■ **Поставленная задача 1**
Перепишите без изменений фрагмент текста о Пушкине: от «В пушкинской строфе» до «на смертном одре.» включительно.
■ **Поставленная задача 2**
Подхватите текст о Пушкине и продолжите его, начиная сразу после последнего предложения.

── Текст для чтения

В пушкинской строфе из “Онегина” уместился художественный мир одного из ведущих классиков советского времени. Способный развить тему сегодня мог бы стать классиком XXI века. Вполне жизненного “материала” для этого хватает, хотя образ крещеного мира как “людишек” в чем-то недотягивает до Пушкина.
* * *
Сгущая пучки руководительного света, пушкинский “магический кристалл” оказался видоискателем к уловлению того, что и Пушкин, иной раз покажется, не различал вполне ясно. Во всяком случае, Жуковский в неясности весьма многого для себя лично — признавался, когда созерцал своего ученика-победителя на смертном одре.
Что-то сбывалось над ним...
И спросить мне хотелось: что видишь?
Есть основания, по прошествии почти двух столетий, утверждать: погибший видел все, видел всех нас. И сегодня, как и помянутая русскость пушкинской кончины-самопожертвования, очевидно богатство того, что Пушкин заготовил, уходя, для нашего дальновидения сообща. Сквозь то, что было нащупано “Онегиным”, Пушкин, и верно, видел Наташу Ростову и Анатолия Курагина, Анну и Вронского, Катерину из Островского и Лескова (как, впрочем, и вольнолюбивую Веру Павловну между Лопуховым и Кирсановым с их любовью на почве, на основе и в духе положительной науки). Уже и это немало; а из “Онегина” же, мы помним, и “разойтиться полюбовно”. Но тогда почему не вспомнить юношей, играющих в бабки и свайку (1836)? Один из них (бабки)
Вот уж прицелился... Прочь! раздайся, народ любопытный,
Врозь расступись; не мешай русской удалой игре.
Готовый опять сюжет для Гоголя. Так были ему даны или заданы “Ревизор” и “Мертвые души”; так, внутри “Мертвых душ”, ожило чисто пушкинское восхищенье простецкой и всеповергающей русской удалью: “и косясь, постораниваются и дают ей дорогу другие народы и государства”. А рядом не менее многозначительное — юноша, занятый свайкой.
Вот и товарищ тебе, дискобол!
Свет, падающий назад, вскрывает в античном шедевре его народно-крепкую (не побоимся слова, простонародную) основу. Но свет идет и в будущее. И если в его лучах родится слово о птице-тройке, то не он же ли позволяет разгадать антично-мощные “Илиаду” и “Одиссею” в простонародно-землепашеском “Тихом Доне”? В нем же заново опробовано и перепроверено намеченное в “Капитанской дочке”. Казак Григорий Мелехов — вполне товарищ древнегреческим бойцам, страдальцам и скитальцам. И может показаться удивительным: после Одиссеева возвращенья к сыну Телемаку, а также и после пушкинского “ребенка ль милого ласкаю... у гробового входа” Шолохов возвращение Григория домой, к Мишатке — считал сугубо своей, и своей самой удачной, чуть ли не чудесной находкой.

────
── Предоставленный материал

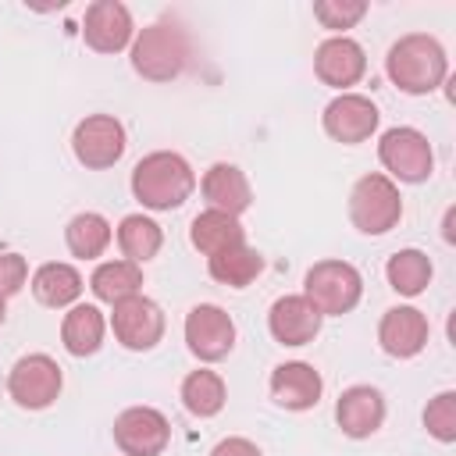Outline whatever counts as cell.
<instances>
[{"label":"cell","instance_id":"obj_1","mask_svg":"<svg viewBox=\"0 0 456 456\" xmlns=\"http://www.w3.org/2000/svg\"><path fill=\"white\" fill-rule=\"evenodd\" d=\"M385 71L392 78L395 89L410 93V96H428L435 93L445 75H449V57L445 46L428 36V32H406L388 46L385 57Z\"/></svg>","mask_w":456,"mask_h":456},{"label":"cell","instance_id":"obj_2","mask_svg":"<svg viewBox=\"0 0 456 456\" xmlns=\"http://www.w3.org/2000/svg\"><path fill=\"white\" fill-rule=\"evenodd\" d=\"M196 189L192 164L175 150H153L132 167V196L146 210H178Z\"/></svg>","mask_w":456,"mask_h":456},{"label":"cell","instance_id":"obj_3","mask_svg":"<svg viewBox=\"0 0 456 456\" xmlns=\"http://www.w3.org/2000/svg\"><path fill=\"white\" fill-rule=\"evenodd\" d=\"M189 57H192L189 36L175 21H153V25L139 28L132 46H128L132 71L139 78H146V82H171V78H178L185 71Z\"/></svg>","mask_w":456,"mask_h":456},{"label":"cell","instance_id":"obj_4","mask_svg":"<svg viewBox=\"0 0 456 456\" xmlns=\"http://www.w3.org/2000/svg\"><path fill=\"white\" fill-rule=\"evenodd\" d=\"M399 217H403V196L388 175L370 171V175L356 178V185L349 192V221L356 232L385 235L399 224Z\"/></svg>","mask_w":456,"mask_h":456},{"label":"cell","instance_id":"obj_5","mask_svg":"<svg viewBox=\"0 0 456 456\" xmlns=\"http://www.w3.org/2000/svg\"><path fill=\"white\" fill-rule=\"evenodd\" d=\"M303 296L321 317H342L360 303L363 278L349 260H317L303 278Z\"/></svg>","mask_w":456,"mask_h":456},{"label":"cell","instance_id":"obj_6","mask_svg":"<svg viewBox=\"0 0 456 456\" xmlns=\"http://www.w3.org/2000/svg\"><path fill=\"white\" fill-rule=\"evenodd\" d=\"M378 160H381V175H388L392 182H406V185H420L431 178L435 167V153L424 132L410 128V125H395L378 139Z\"/></svg>","mask_w":456,"mask_h":456},{"label":"cell","instance_id":"obj_7","mask_svg":"<svg viewBox=\"0 0 456 456\" xmlns=\"http://www.w3.org/2000/svg\"><path fill=\"white\" fill-rule=\"evenodd\" d=\"M61 388H64V374H61L57 360L46 353H28V356L14 360V367L7 370V395L21 410L53 406Z\"/></svg>","mask_w":456,"mask_h":456},{"label":"cell","instance_id":"obj_8","mask_svg":"<svg viewBox=\"0 0 456 456\" xmlns=\"http://www.w3.org/2000/svg\"><path fill=\"white\" fill-rule=\"evenodd\" d=\"M128 139H125V125L114 114H89L75 125L71 132V153L82 167L89 171H103L114 167L125 153Z\"/></svg>","mask_w":456,"mask_h":456},{"label":"cell","instance_id":"obj_9","mask_svg":"<svg viewBox=\"0 0 456 456\" xmlns=\"http://www.w3.org/2000/svg\"><path fill=\"white\" fill-rule=\"evenodd\" d=\"M110 331L132 353H150L164 338V310L150 296H128L110 306Z\"/></svg>","mask_w":456,"mask_h":456},{"label":"cell","instance_id":"obj_10","mask_svg":"<svg viewBox=\"0 0 456 456\" xmlns=\"http://www.w3.org/2000/svg\"><path fill=\"white\" fill-rule=\"evenodd\" d=\"M185 346L200 363H217L235 349V321L217 303H196L185 314Z\"/></svg>","mask_w":456,"mask_h":456},{"label":"cell","instance_id":"obj_11","mask_svg":"<svg viewBox=\"0 0 456 456\" xmlns=\"http://www.w3.org/2000/svg\"><path fill=\"white\" fill-rule=\"evenodd\" d=\"M171 442V424L157 406H128L114 420V445L125 456H160Z\"/></svg>","mask_w":456,"mask_h":456},{"label":"cell","instance_id":"obj_12","mask_svg":"<svg viewBox=\"0 0 456 456\" xmlns=\"http://www.w3.org/2000/svg\"><path fill=\"white\" fill-rule=\"evenodd\" d=\"M82 39L96 53H121L135 39V21L132 11L121 0H96L86 7L82 18Z\"/></svg>","mask_w":456,"mask_h":456},{"label":"cell","instance_id":"obj_13","mask_svg":"<svg viewBox=\"0 0 456 456\" xmlns=\"http://www.w3.org/2000/svg\"><path fill=\"white\" fill-rule=\"evenodd\" d=\"M378 107H374V100L370 96H363V93H338L328 107H324V114H321V125H324V132L335 139V142H342V146H356V142H367L374 132H378Z\"/></svg>","mask_w":456,"mask_h":456},{"label":"cell","instance_id":"obj_14","mask_svg":"<svg viewBox=\"0 0 456 456\" xmlns=\"http://www.w3.org/2000/svg\"><path fill=\"white\" fill-rule=\"evenodd\" d=\"M314 75L324 86H331L338 93H349V86H356L367 75V53L349 36H328L314 50Z\"/></svg>","mask_w":456,"mask_h":456},{"label":"cell","instance_id":"obj_15","mask_svg":"<svg viewBox=\"0 0 456 456\" xmlns=\"http://www.w3.org/2000/svg\"><path fill=\"white\" fill-rule=\"evenodd\" d=\"M321 314L310 306V299L299 292V296H278L267 310V331L274 342L281 346H306L317 338L321 331Z\"/></svg>","mask_w":456,"mask_h":456},{"label":"cell","instance_id":"obj_16","mask_svg":"<svg viewBox=\"0 0 456 456\" xmlns=\"http://www.w3.org/2000/svg\"><path fill=\"white\" fill-rule=\"evenodd\" d=\"M271 399L281 406V410H292V413H303V410H314L321 403V392H324V381L321 374L303 363V360H289V363H278L271 370Z\"/></svg>","mask_w":456,"mask_h":456},{"label":"cell","instance_id":"obj_17","mask_svg":"<svg viewBox=\"0 0 456 456\" xmlns=\"http://www.w3.org/2000/svg\"><path fill=\"white\" fill-rule=\"evenodd\" d=\"M335 424L346 438H370L385 424V395L374 385H349L335 403Z\"/></svg>","mask_w":456,"mask_h":456},{"label":"cell","instance_id":"obj_18","mask_svg":"<svg viewBox=\"0 0 456 456\" xmlns=\"http://www.w3.org/2000/svg\"><path fill=\"white\" fill-rule=\"evenodd\" d=\"M428 335H431V324L417 306H392L378 324V342L395 360L417 356L428 346Z\"/></svg>","mask_w":456,"mask_h":456},{"label":"cell","instance_id":"obj_19","mask_svg":"<svg viewBox=\"0 0 456 456\" xmlns=\"http://www.w3.org/2000/svg\"><path fill=\"white\" fill-rule=\"evenodd\" d=\"M200 192L203 200L210 203V210H224L232 217H239L249 203H253V189H249V178L242 175V167L228 164V160H217L203 171L200 178Z\"/></svg>","mask_w":456,"mask_h":456},{"label":"cell","instance_id":"obj_20","mask_svg":"<svg viewBox=\"0 0 456 456\" xmlns=\"http://www.w3.org/2000/svg\"><path fill=\"white\" fill-rule=\"evenodd\" d=\"M82 274L75 264H64V260H50L43 267H36L32 274V296L50 306V310H64V306H75L78 296H82Z\"/></svg>","mask_w":456,"mask_h":456},{"label":"cell","instance_id":"obj_21","mask_svg":"<svg viewBox=\"0 0 456 456\" xmlns=\"http://www.w3.org/2000/svg\"><path fill=\"white\" fill-rule=\"evenodd\" d=\"M189 242L203 253V256H214V253H224L232 246H242L246 242V228L239 217L224 214V210H203L192 217L189 224Z\"/></svg>","mask_w":456,"mask_h":456},{"label":"cell","instance_id":"obj_22","mask_svg":"<svg viewBox=\"0 0 456 456\" xmlns=\"http://www.w3.org/2000/svg\"><path fill=\"white\" fill-rule=\"evenodd\" d=\"M103 335H107V321H103L100 306H93V303L68 306V314L61 321V342L71 356H93L103 346Z\"/></svg>","mask_w":456,"mask_h":456},{"label":"cell","instance_id":"obj_23","mask_svg":"<svg viewBox=\"0 0 456 456\" xmlns=\"http://www.w3.org/2000/svg\"><path fill=\"white\" fill-rule=\"evenodd\" d=\"M178 395H182V406H185L192 417H200V420L217 417V413L224 410V403H228L224 378H221L217 370H210V367L189 370L185 381H182V392H178Z\"/></svg>","mask_w":456,"mask_h":456},{"label":"cell","instance_id":"obj_24","mask_svg":"<svg viewBox=\"0 0 456 456\" xmlns=\"http://www.w3.org/2000/svg\"><path fill=\"white\" fill-rule=\"evenodd\" d=\"M89 289H93V296L100 299V303H121V299H128V296H139V289H142V267L139 264H132V260H103V264H96V271H93V278H89Z\"/></svg>","mask_w":456,"mask_h":456},{"label":"cell","instance_id":"obj_25","mask_svg":"<svg viewBox=\"0 0 456 456\" xmlns=\"http://www.w3.org/2000/svg\"><path fill=\"white\" fill-rule=\"evenodd\" d=\"M114 232H110V221L96 210H82L68 221L64 228V242H68V253L78 256V260H96L103 256V249L110 246Z\"/></svg>","mask_w":456,"mask_h":456},{"label":"cell","instance_id":"obj_26","mask_svg":"<svg viewBox=\"0 0 456 456\" xmlns=\"http://www.w3.org/2000/svg\"><path fill=\"white\" fill-rule=\"evenodd\" d=\"M207 271L217 285H228V289H246L256 281V274L264 271V256L253 249V246H232L224 253H214L207 256Z\"/></svg>","mask_w":456,"mask_h":456},{"label":"cell","instance_id":"obj_27","mask_svg":"<svg viewBox=\"0 0 456 456\" xmlns=\"http://www.w3.org/2000/svg\"><path fill=\"white\" fill-rule=\"evenodd\" d=\"M118 246H121L125 260H132V264L142 267L146 260H153V256L160 253L164 232H160V224H157L153 217H146V214H128V217H121V224H118Z\"/></svg>","mask_w":456,"mask_h":456},{"label":"cell","instance_id":"obj_28","mask_svg":"<svg viewBox=\"0 0 456 456\" xmlns=\"http://www.w3.org/2000/svg\"><path fill=\"white\" fill-rule=\"evenodd\" d=\"M431 274H435L431 256L424 249H413V246L392 253L385 264V278L399 296H420L431 285Z\"/></svg>","mask_w":456,"mask_h":456},{"label":"cell","instance_id":"obj_29","mask_svg":"<svg viewBox=\"0 0 456 456\" xmlns=\"http://www.w3.org/2000/svg\"><path fill=\"white\" fill-rule=\"evenodd\" d=\"M363 14H367V0H317L314 4V18L321 21V28L335 36H346V28H353Z\"/></svg>","mask_w":456,"mask_h":456},{"label":"cell","instance_id":"obj_30","mask_svg":"<svg viewBox=\"0 0 456 456\" xmlns=\"http://www.w3.org/2000/svg\"><path fill=\"white\" fill-rule=\"evenodd\" d=\"M424 428L435 442H456V392H438L424 406Z\"/></svg>","mask_w":456,"mask_h":456},{"label":"cell","instance_id":"obj_31","mask_svg":"<svg viewBox=\"0 0 456 456\" xmlns=\"http://www.w3.org/2000/svg\"><path fill=\"white\" fill-rule=\"evenodd\" d=\"M28 281V264L21 253H0V296H14L21 292V285Z\"/></svg>","mask_w":456,"mask_h":456},{"label":"cell","instance_id":"obj_32","mask_svg":"<svg viewBox=\"0 0 456 456\" xmlns=\"http://www.w3.org/2000/svg\"><path fill=\"white\" fill-rule=\"evenodd\" d=\"M210 456H260V449H256V442H249L242 435H232V438H221L210 449Z\"/></svg>","mask_w":456,"mask_h":456},{"label":"cell","instance_id":"obj_33","mask_svg":"<svg viewBox=\"0 0 456 456\" xmlns=\"http://www.w3.org/2000/svg\"><path fill=\"white\" fill-rule=\"evenodd\" d=\"M4 317H7V299L0 296V328H4Z\"/></svg>","mask_w":456,"mask_h":456}]
</instances>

────

■ **Результат выполнения 1**
В пушкинской строфе из “Онегина” уместился художественный мир одного из ведущих классиков советского времени. Способный развить тему сегодня мог бы стать классиком XXI века. Вполне жизненного “материала” для этого хватает, хотя образ крещеного мира как “людишек” в чем-то недотягивает до Пушкина.
* * *
Сгущая пучки руководительного света, пушкинский “магический кристалл” оказался видоискателем к уловлению того, что и Пушкин, иной раз покажется, не различал вполне ясно. Во всяком случае, Жуковский в неясности весьма многого для себя лично — признавался, когда созерцал своего ученика-победителя на смертном одре.

■ **Результат выполнения 2**
Но это и удивительно, и не удивительно: Пушкин ввел в нашу жизнь всемирную классику, и сам вошел в нашу жизнь так, что все это стало у нас самою русской природой, родным воздухом и совершенно родным духом. Черпать из никем не запатентованной жизни, как Шолохов, значит неизбежно черпать из Пушкина, естественно считая это своим.
* * *
При всем уважении Пушкина к размаху в будущем любого нашего дерзания, к нашей воле и силе, к казакованию и к казаку история требовала для сносного решения задачи чего-то большего, нежели войскового казачье-кавалерийского налета на “старое”. Пушкин понимал это.
Эй, казак! не рвися к бою:
Делибаш на всем скаку
Срежет саблею кривою
С плеч удалую башку.
Оглядываясь после виденного где-то при Арзруме чуть назад, Пушкин тут рисует вроде бы забавный частный случай: с “красным делибашем” казак схватился совершенно зазря — делибаш уже на пике, а казак без головы. Но стоит взглянуть вдоль луча, испускаемого через пушкинский “кристалл” вперед, в наши времена, — обнаружится что-то более капитальное. Голова, при столкновении с любым новым нашествием и даже “как раз перед”, была до чрезвычайности нужна не только индивиду, но и стране. А зачем?
Головы берегите, ими ишшо думать , — совсем не зря, и не без следов пушкинской школы, наставляет поверженных красными казаков, устами вожака-Григория, романист Михаил Шолохов.
Советский строй хороший, но глупый, как бывают люди с неплохим характером, но без особого ума , — так, по напоминанию П. В. Палиевского, судит о новизне Михаил Булгаков. Не дай мне Бог сойти с ума (еще один “аспект” тех же уроков) услышано и Есениным: его грустная сельщина,
Где каланчой с березовою вышкой
Взметнулась колокольня без креста, —
это, с бодро опустошаемыми небесами, уже целая и теряющая ум-разум, и словно вообще обезглавленная страна, не только здание-храм. Не говорим уже о подрывании корней, разновидности обезглавливания.
Не жаль мне, не жаль мне растоптанной царской короны,
Но жаль мне, но жаль мне разрушенных старых церквей —
это забота и Николая Рубцова, воспринятая через Есенина ли, нет ли, но уж от Пушкина явно. “Боюсь, что над нами не будет таинственной силы... что, все понимая, без грусти пойду до могилы” — это все тот же Рубцов, тех же стихов, где почти все ноты пушкинские. Однако и у Юрия Кузнецова в “Атомной сказке” (примерно тех же, снова, лет)
И улыбка познанья играла
На счастливом лице дурака —
вполне пушкинская оценка того, что может сказать и сделать “будущий невежда”. Конечно, не надо оспоривать глупца; “Памятник” этому учит. Дело безнадежное, родственник Магомета — Али — еще когда признался: в споре с мудрецом всегда выигрываю я, а в споре с невеждой выигрывает всегда он. Пушкин повторил это, поминая мудрость Корана, еще до своего “Памятника”: “чти Бога и не спорь с глупцом”; не стоит дело и наших усилий. Однако не одобрять антипушкинского — дело, которое русская литература высокого качества взяла на себя все-таки не зря и которое делала не без успеха.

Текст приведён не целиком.